Bone mineral density, chemical composition and biomechanical properties of the tibia of female rats exposed to cadmium since weaning up to skeletal maturity.

The influence of exposure to cadmium (Cd) during skeletal development on the risk of bone fractures at the stage of skeletal maturity was investigated on a female rat model of human exposure. The tibias of rats treated with 1, 5 or 50 mg Cd/l in drinking water for 3, 6, 9 and 12 months (since weaning) were used. The exposure to Cd dose- and time-dependently influenced the tibia bone mineral density (BMD) and chemical composition.
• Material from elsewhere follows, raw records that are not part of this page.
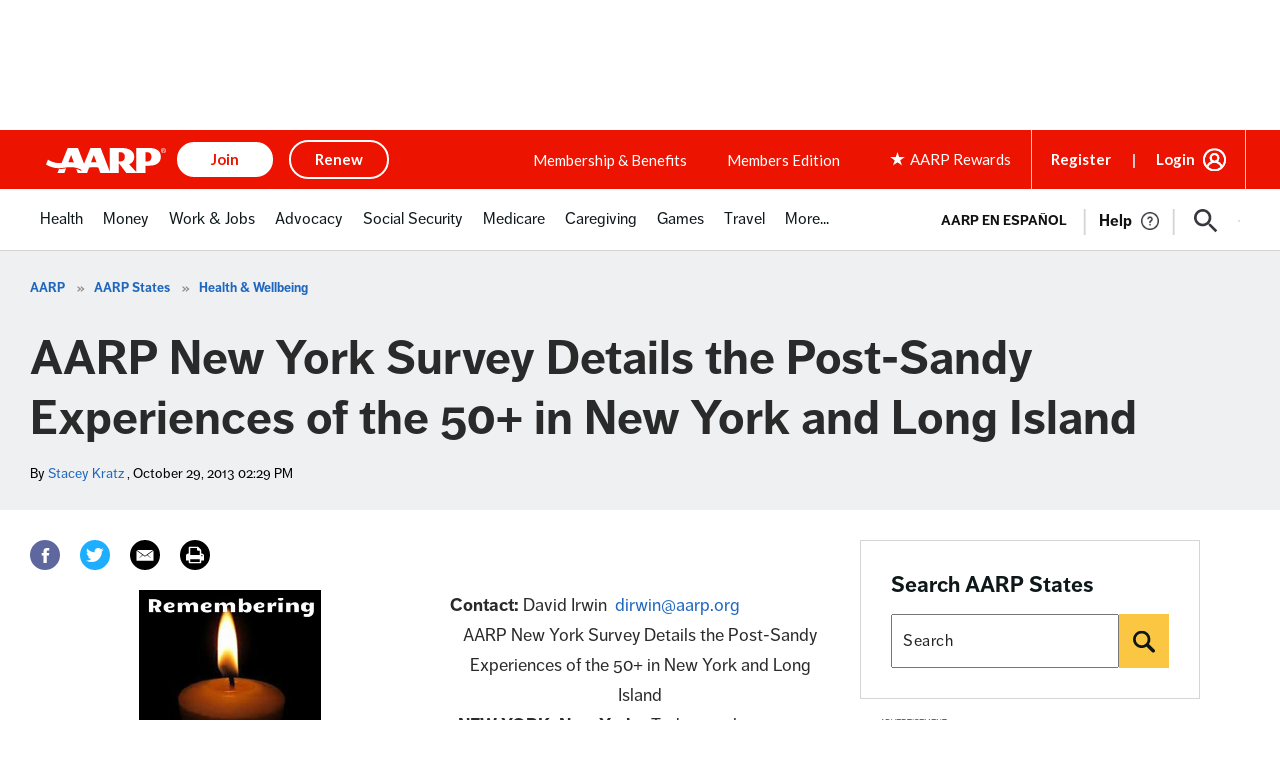

--- FILE ---
content_type: text/html; charset=utf-8
request_url: https://www.google.com/recaptcha/api2/aframe
body_size: 269
content:
<!DOCTYPE HTML><html><head><meta http-equiv="content-type" content="text/html; charset=UTF-8"></head><body><script nonce="BeC4k3juYXAJaQNSeLfS8w">/** Anti-fraud and anti-abuse applications only. See google.com/recaptcha */ try{var clients={'sodar':'https://pagead2.googlesyndication.com/pagead/sodar?'};window.addEventListener("message",function(a){try{if(a.source===window.parent){var b=JSON.parse(a.data);var c=clients[b['id']];if(c){var d=document.createElement('img');d.src=c+b['params']+'&rc='+(localStorage.getItem("rc::a")?sessionStorage.getItem("rc::b"):"");window.document.body.appendChild(d);sessionStorage.setItem("rc::e",parseInt(sessionStorage.getItem("rc::e")||0)+1);localStorage.setItem("rc::h",'1769076304830');}}}catch(b){}});window.parent.postMessage("_grecaptcha_ready", "*");}catch(b){}</script></body></html>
In skeletally matured animals, at each level of the exposure to Cd, the BMD at the whole tibia and its diaphysis as well as the percentage of minerals content in the bone, including the content of zinc, copper and iron, were decreased compared to control. Moreover, in the 50 mg Cd/l group, the percentage of organic components content increased. The Cd-induced changes, at all levels of exposure, resulted in weakening in the yield strength and fracture strength of the tibia (a three-point bending test of the diaphysis and compression test with vertical loading) of the skeletally matured females. A very important and clinically useful finding of this study is that a decrease (even by several percent) in the tibia BMD results in weakness in the bone biomechanical properties and that the BMD may predict the risk of its fracture at the exposure to Cd. Moreover, the results together with our previous findings seem to suggest that tibia, due to higher vulnerability of its diaphysis, compared to the femoral diaphysis, to damage by Cd may be more useful than femur to investigate the effect of Cd on the cortical bone. The present study revealed that a low exposure to Cd (1 mg Cd/l), corresponding to low human environmental exposure, during the skeletal development affects the tibia mineral status leading to weakening in its mechanical properties at the skeletal maturity. The findings allow for the conclusion that environmental exposure to Cd during childhood and adolescence may enhance the risk of low BMD and fractures at adulthood.